Qu’en est-il de l’acceptation par les professionnels de santé ?
Une nouvelle technologie peut être perçue comme complexe ou intrusive. C’est pourquoi nous investissons dans la sensibilisation en participant à de nombreux congrès pour que les médecins et autres professionnels comprennent et adoptent nos outils. L’idée est de rapprocher les diagnostics des patients, pour éviter les déplacements inutiles et surtout raccourcir les délais pour détecter au plus tôt et de façon globale. Ces initiatives nécessitent des technologies robustes et accessibles, mais aussi une refonte des parcours de soins. Notre rôle est d’accompagner cette transition en développant des outils innovants, tout en restant en phase avec les besoins du terrain.
Quels autres projets menez-vous actuellement ?
Nous avons déjà, avec les mêmes partenaires dans le cadre d’un laboratoire commun, fait évoluer la solution depuis sa sortie en 2019. Nous y avons ajouté la détection de la DMLA et la suspicion de glaucome. Nous avons aussi mis en point une cartographie des lésions pour donner de l’explicabilité. Nous travaillons actuellement sur la sortie d’une version contenant 12 nouveaux détecteurs avec pour objectif de pouvoir dire si la rétine est saine ou s’il y a un besoin d’aller consulter un ophtalmologue.
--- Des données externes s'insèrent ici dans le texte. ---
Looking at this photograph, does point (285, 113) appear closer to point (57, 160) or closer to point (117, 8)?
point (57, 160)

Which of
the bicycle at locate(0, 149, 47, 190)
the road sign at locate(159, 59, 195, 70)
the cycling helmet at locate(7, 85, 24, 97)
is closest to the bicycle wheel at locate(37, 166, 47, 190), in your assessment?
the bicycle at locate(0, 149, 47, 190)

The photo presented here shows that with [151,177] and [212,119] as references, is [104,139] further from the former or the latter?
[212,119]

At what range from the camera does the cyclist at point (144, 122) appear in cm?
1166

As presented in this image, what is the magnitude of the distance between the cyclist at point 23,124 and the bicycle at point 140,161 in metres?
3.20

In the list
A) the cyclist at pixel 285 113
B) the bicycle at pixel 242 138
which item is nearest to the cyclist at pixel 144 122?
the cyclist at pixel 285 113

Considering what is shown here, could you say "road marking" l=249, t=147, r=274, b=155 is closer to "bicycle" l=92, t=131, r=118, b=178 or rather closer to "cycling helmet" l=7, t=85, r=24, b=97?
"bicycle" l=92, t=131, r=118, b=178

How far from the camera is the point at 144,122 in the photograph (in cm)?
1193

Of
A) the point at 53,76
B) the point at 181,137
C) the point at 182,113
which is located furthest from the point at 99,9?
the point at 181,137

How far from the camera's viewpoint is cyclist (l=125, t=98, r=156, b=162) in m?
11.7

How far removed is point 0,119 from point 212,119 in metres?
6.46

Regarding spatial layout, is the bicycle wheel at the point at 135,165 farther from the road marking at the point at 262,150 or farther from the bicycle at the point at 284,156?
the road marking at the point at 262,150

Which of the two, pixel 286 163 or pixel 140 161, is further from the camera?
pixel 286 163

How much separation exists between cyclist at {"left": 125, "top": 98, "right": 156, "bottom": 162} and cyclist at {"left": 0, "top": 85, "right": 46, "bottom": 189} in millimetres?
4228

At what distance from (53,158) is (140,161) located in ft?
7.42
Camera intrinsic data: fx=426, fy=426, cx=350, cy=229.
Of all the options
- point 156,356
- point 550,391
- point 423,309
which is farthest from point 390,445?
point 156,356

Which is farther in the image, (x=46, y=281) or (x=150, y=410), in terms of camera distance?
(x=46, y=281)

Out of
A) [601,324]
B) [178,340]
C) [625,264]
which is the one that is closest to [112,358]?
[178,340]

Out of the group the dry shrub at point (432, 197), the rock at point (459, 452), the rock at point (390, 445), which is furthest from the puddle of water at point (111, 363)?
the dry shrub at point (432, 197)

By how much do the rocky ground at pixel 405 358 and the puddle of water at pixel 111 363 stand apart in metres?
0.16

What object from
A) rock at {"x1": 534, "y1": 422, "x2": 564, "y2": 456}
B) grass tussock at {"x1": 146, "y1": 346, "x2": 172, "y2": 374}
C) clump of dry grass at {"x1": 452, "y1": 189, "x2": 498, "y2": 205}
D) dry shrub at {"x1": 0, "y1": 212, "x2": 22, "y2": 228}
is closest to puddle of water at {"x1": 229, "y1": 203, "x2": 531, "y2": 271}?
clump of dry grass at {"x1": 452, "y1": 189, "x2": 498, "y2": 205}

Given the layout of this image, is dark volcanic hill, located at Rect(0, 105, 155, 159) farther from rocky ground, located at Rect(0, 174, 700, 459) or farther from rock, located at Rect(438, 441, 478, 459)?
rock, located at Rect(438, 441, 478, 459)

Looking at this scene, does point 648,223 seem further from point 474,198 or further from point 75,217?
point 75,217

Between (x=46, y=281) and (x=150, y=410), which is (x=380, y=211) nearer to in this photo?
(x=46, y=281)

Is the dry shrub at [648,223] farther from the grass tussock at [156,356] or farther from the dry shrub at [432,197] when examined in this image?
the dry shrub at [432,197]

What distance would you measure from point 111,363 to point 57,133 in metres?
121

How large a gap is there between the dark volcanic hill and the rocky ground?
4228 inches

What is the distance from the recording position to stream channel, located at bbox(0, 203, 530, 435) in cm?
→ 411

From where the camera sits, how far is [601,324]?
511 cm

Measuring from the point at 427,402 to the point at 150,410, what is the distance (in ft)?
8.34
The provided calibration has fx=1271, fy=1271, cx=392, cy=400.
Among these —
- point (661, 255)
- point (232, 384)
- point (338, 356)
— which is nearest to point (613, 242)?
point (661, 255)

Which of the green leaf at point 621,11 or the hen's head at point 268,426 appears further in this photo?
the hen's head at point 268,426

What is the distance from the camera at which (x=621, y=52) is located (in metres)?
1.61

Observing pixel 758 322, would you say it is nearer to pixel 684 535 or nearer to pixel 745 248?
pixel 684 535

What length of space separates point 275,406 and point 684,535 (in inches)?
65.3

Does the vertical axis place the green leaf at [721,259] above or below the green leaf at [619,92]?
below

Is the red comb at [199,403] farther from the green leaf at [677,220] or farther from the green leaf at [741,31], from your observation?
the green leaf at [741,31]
Nous allons aussi sortir des modèles prédictifs, permettant d’anticiper l’évolution d’une pathologie.
Où en êtes-vous dans le déploiement de cette solution ?
OphtAI est une nouvelle activité, complémentaire pour notre groupe, qui peut être lente à déployer massivement car selon les pays une adaptation réglementaire peut être nécessaire. Nous menons plusieurs expérimentations régionales, en testant le dépistage chez le médecin généraliste ou en pharmacie et avons déposé auprès de la Haute Autorité de Santé une demande de création d’un nouvel acte de dépistage à l’aide de l’IA.
En dehors de la France et de l’Europe, nos marchés principaux, elle est déjà utilisée dans de nombreux pays allant du Canada, au Chili, en passant par l’Afrique jusqu’à Hong Kong. Grâce à son fonctionnement sous forme de service hébergé dans le cloud, son déploiement est rapide et efficace. Nous passons par un réseau de partenaires internationaux qui intègrent le service à leurs solutions en plus d’avoir une version en ligne accessible de partout (my.ophtai.com).
Un mot pour conclure ?
Nous croyons fermement chez Evolucare que l’avenir de la santé passe par une meilleure synergie entre la technologie et l’humain. L’innovation n’a de sens que si elle répond aux besoins concrets des soignants et des patients. Chez Evolucare, nous mettons tout en œuvre pour que nos solutions soient performantes, accessibles et, surtout, utiles.